Two ways that Trump won’t emulate Reagan

President Ronald Reagan rides horses with Queen Elizabeth II at Windsor Castle near London on June 8, 1982. Ronald Reagan Presidential Library/US National Archives/Reuters

America’s transatlantic allies have been desperate to keep Trump onside with Ukraine, despite his affinity with Putin.

This week, the job will fall to British Prime Minister Keir Starmer, who hopes the pomp and flattery of Trump’s second state visit to the UK will do the trick.

Since the Alaska summit, the European “coalition of the willing” has tried to show Trump — by offering to send troops to Ukraine after any peace deal — that it’s willing to shoulder the continent’s security burden. On Monday, the European Commission signaled new sanctions on Russia targeting both the “shadow fleet” that carries its oil exports and visas for Russian tourists and diplomats inside the bloc.

But ultimately, 80 years after the end of World War II, Europe’s security still rests on the willingness of the American president to backstop it — another reason why some of the questions Trump has asked over the last decade bear considering.

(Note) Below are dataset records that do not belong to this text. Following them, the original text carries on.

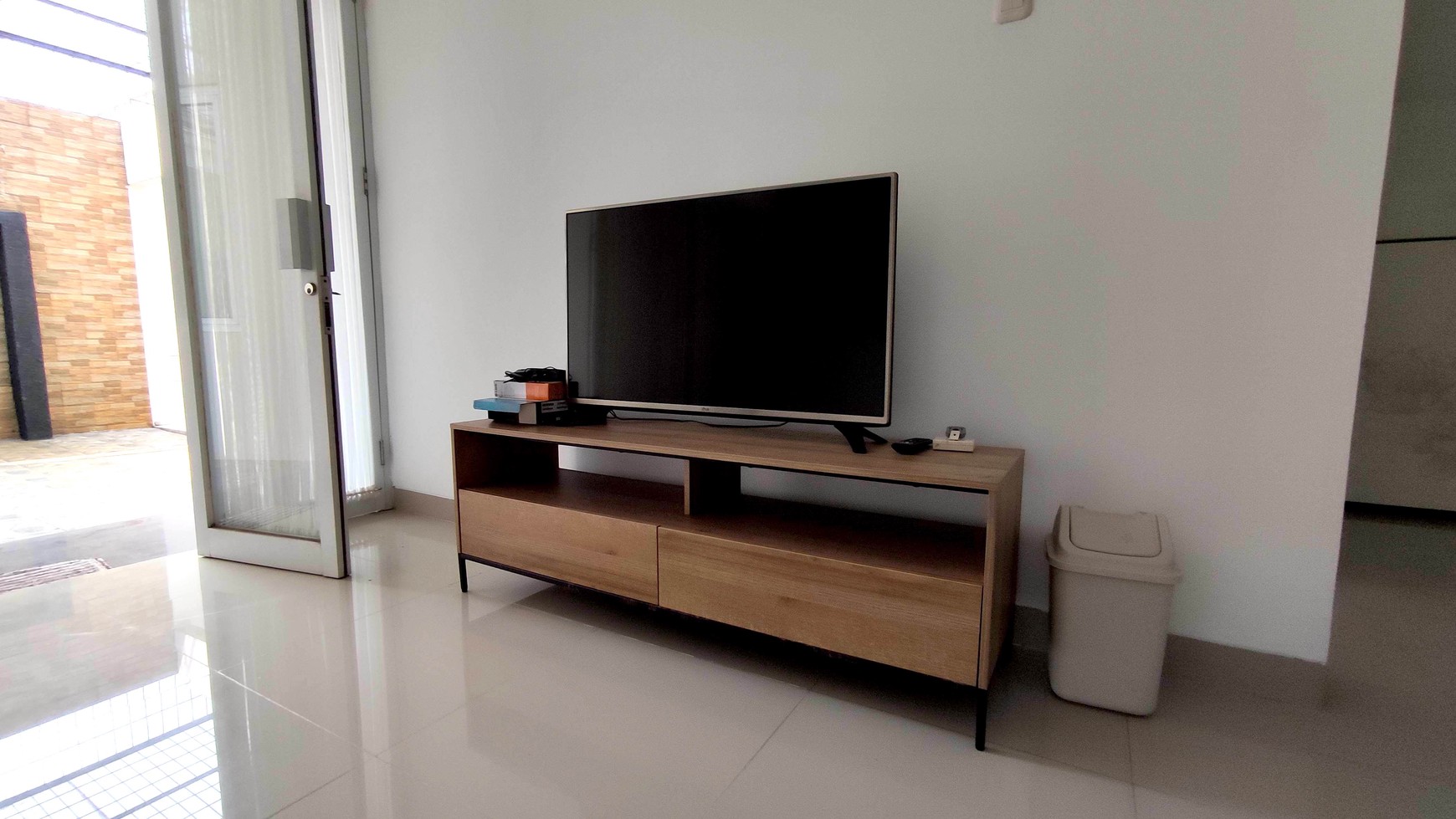 Rumah D'Oakwood Cluster Lippo Cikarang Di Tengah Pusat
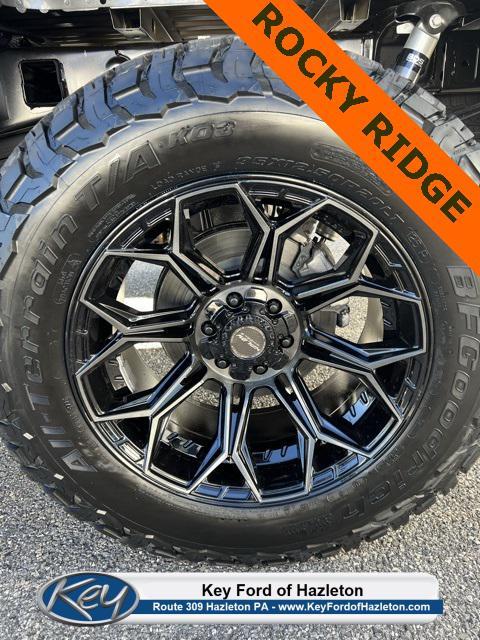 new 2025 Ford F-150 car, priced at $66,916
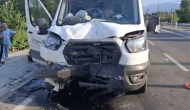 Konya Beyşehir'de Minibüs Kazası: 3 Kişi Yaralandı!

Trump’s UK visit this week and Reagan’s 43 years ago will have one thing in common: massive protests against the American president.

Trump is unpopular in the UK, although his populist policies on issues like immigration are increasingly resonant, as the Reform Party of his friend Nigel Farage tops national opinion polls.

Reagan triggered mass demonstrations from anti-nuclear protesters over his bellicose rhetoric toward Moscow and an arms race that would eventually bankrupt the Soviet Union.

His visit coincided with one of the most perilous moments of the standoff between the Kremlin and the United States and its allies. But his support for democracy and the West and his hostility for totalitarian forces in Moscow was relentless.

“If history teaches us anything, it teaches self-delusion in the face of unpleasant facts is folly,” Reagan told Parliament in London, warning allies that only strength could prevent war. Recalling World War II, he warned “the democracies paid a terrible price for allowing the dictators to underestimate us.”

It’s almost impossible to imagine Trump emulating Reagan on two fronts this week.

There’s no chance he’ll swing his leg over a horse and canter through Windsor Great Park alongside King Charles III, mirroring the Gipper’s ride alongside Queen Elizabeth II.

It would also be a major surprise if Trump echoes Reagan’s tough talk for the Kremlin.